Introduction: Despite antimicrobial resistance topping the list of global health concerns, the development of novel antibiotics has been nearly abandoned due to strict regulations and dwindling economic incentives in the pharmaceutical industry. There is a critical need for alternative strategies to treat multidrug resistant pathogens like Pseudomonas aeruginosa (P. aeruginosa), a pestilent cause of nosocomial infections. Here, we aim to target adaptive resistance in P. aeruginosa biofilms by inducing hypersensitivity to existing antibiotics through phage-delivery of a particular gene cassette. Previous studies have suggested that the rpoS gene is repressed in P. aeruginosa biofilms and that its deletion is correlated with hypervirulence, increased biofilm thickness and antibiotic resistance.
Methods: In this protocol, we aim to explore the effect of inducing rpoS overexpression in P. aeruginosa colonies as a potential method to disrupt biofilm structure and increase sensitivity to tobramycin. Phagemids containing rpoS, an accompanying promoter, and a tellurite resistance gene are delivered by P1 bacteriophages to the biofilm to be shared through horizontal gene transfer (HGT). Tellurite is then administered to induce selective pressure for HGT, by favouring uptake of the phagemids due to the presence of the tellurite resistance gene.

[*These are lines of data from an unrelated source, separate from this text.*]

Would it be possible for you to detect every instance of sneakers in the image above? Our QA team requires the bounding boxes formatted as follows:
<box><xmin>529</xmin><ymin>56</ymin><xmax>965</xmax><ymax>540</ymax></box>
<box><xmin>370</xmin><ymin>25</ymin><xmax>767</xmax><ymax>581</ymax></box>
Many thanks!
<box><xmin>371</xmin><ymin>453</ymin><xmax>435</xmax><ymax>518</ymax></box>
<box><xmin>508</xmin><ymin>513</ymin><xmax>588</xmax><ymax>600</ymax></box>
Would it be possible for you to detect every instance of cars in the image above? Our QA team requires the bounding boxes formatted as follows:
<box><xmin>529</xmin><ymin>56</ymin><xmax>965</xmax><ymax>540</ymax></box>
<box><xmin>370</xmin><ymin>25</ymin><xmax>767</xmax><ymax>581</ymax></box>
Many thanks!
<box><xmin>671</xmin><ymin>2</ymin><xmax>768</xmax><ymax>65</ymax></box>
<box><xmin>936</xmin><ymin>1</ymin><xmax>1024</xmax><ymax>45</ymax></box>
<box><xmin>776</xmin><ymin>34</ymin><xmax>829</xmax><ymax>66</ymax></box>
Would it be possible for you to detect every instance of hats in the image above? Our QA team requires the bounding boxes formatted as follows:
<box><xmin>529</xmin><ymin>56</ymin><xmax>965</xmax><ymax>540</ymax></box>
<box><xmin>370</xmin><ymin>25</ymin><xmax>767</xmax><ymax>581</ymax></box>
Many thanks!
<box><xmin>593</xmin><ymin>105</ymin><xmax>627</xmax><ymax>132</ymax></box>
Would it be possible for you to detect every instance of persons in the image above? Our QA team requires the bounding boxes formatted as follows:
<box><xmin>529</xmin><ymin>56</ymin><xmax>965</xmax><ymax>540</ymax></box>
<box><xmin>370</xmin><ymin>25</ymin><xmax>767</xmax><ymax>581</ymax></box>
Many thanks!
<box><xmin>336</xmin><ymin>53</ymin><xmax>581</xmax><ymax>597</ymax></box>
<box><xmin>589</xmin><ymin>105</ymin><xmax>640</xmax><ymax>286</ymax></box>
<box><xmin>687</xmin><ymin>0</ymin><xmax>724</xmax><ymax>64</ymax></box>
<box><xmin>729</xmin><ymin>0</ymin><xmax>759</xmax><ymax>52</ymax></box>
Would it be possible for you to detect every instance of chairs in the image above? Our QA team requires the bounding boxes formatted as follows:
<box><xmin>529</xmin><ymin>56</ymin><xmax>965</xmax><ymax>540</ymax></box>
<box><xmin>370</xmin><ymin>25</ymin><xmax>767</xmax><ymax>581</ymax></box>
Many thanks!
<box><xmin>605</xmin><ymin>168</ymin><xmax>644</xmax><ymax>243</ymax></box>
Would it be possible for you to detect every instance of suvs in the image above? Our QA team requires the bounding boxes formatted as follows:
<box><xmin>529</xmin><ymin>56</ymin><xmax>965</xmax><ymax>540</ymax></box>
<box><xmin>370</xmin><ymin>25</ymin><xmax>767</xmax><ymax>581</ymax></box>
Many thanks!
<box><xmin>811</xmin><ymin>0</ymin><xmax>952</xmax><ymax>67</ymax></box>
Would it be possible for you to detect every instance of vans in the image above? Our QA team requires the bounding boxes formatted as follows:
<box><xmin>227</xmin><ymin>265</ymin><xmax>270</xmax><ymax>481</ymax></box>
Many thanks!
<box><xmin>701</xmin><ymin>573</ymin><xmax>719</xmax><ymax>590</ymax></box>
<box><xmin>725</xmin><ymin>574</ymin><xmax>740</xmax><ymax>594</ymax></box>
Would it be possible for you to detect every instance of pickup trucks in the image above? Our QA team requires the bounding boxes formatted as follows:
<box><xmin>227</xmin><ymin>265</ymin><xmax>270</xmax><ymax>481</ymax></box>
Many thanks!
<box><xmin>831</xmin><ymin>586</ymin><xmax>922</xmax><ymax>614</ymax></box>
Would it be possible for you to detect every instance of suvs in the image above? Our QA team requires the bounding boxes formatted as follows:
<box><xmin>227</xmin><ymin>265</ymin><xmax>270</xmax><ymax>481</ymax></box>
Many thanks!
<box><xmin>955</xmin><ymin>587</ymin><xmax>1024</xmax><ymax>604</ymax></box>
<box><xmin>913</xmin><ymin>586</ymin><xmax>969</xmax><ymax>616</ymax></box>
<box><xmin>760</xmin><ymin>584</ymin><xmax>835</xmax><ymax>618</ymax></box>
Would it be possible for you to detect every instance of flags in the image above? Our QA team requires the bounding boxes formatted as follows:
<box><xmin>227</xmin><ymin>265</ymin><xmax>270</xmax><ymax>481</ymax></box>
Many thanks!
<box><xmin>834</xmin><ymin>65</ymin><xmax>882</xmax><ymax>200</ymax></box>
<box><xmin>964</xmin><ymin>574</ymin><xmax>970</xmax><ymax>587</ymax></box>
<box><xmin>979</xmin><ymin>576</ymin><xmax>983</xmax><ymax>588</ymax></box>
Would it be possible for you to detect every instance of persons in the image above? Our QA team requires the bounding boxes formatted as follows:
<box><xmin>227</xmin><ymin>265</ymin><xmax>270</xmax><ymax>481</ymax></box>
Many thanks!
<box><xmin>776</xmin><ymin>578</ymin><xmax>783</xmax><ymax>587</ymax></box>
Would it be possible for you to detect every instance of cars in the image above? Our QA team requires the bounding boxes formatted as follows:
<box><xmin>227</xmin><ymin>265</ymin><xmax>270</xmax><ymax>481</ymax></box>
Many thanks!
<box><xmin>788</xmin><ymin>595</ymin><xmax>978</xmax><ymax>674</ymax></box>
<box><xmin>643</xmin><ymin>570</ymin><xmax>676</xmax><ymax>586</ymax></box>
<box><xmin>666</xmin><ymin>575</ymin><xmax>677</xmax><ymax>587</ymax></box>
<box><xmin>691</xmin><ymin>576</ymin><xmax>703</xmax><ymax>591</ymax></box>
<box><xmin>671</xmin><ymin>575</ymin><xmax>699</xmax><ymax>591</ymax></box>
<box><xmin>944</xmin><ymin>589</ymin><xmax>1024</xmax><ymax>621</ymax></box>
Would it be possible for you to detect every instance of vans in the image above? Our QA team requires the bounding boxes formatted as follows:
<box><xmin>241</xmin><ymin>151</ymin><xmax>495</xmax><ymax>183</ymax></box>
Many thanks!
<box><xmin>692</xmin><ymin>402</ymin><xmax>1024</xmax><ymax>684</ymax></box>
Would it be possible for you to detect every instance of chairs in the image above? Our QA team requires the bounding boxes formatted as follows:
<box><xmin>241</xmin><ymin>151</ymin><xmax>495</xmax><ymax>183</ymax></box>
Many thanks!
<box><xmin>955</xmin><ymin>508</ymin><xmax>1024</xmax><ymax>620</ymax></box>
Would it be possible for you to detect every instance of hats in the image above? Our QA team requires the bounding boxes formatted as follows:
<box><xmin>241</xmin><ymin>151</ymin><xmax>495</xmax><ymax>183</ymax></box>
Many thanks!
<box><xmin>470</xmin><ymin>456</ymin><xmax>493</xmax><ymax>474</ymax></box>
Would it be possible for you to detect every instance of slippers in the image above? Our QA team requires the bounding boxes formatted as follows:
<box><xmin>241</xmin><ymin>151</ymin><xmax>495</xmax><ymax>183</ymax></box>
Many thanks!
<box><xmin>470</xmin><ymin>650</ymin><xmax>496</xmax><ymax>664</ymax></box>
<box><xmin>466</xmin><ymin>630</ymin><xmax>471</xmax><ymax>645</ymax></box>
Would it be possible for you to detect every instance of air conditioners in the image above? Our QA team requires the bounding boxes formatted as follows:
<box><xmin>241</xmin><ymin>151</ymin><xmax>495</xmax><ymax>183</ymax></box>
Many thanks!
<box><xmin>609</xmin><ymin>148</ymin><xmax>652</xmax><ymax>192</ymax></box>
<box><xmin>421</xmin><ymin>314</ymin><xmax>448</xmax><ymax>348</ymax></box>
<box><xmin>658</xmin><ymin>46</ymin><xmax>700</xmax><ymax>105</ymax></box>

Consequently, we can assess the effect of rpoS overexpression on biofilm organization and tobramycin sensitivity using measures from confocal laser scanning microscopy (CLSM).
Anticipated Results: Given the hypervirulent effects of rpoS deletion, we expect that forcing rpoS overexpression in P. aeruginosa would result in decreased biofilm thickness compared to controls. Furthermore, the colonies are also expected to have lower cell viability following tobramycin administration.
Discussion: Overall, our experiment characterizes the effects of rpoS overexpression on biofilm thickness, cell viability and tobramycin resistance. As such, this protocol may have practical implications for re-sensitization of P.aeroginosa to antibiotics.
Conclusion: This would demonstrate a potential for phage-mediated hypersensitization of P. aeruginosa that is adaptable to more practical settings, such as in situ on hospital surfaces.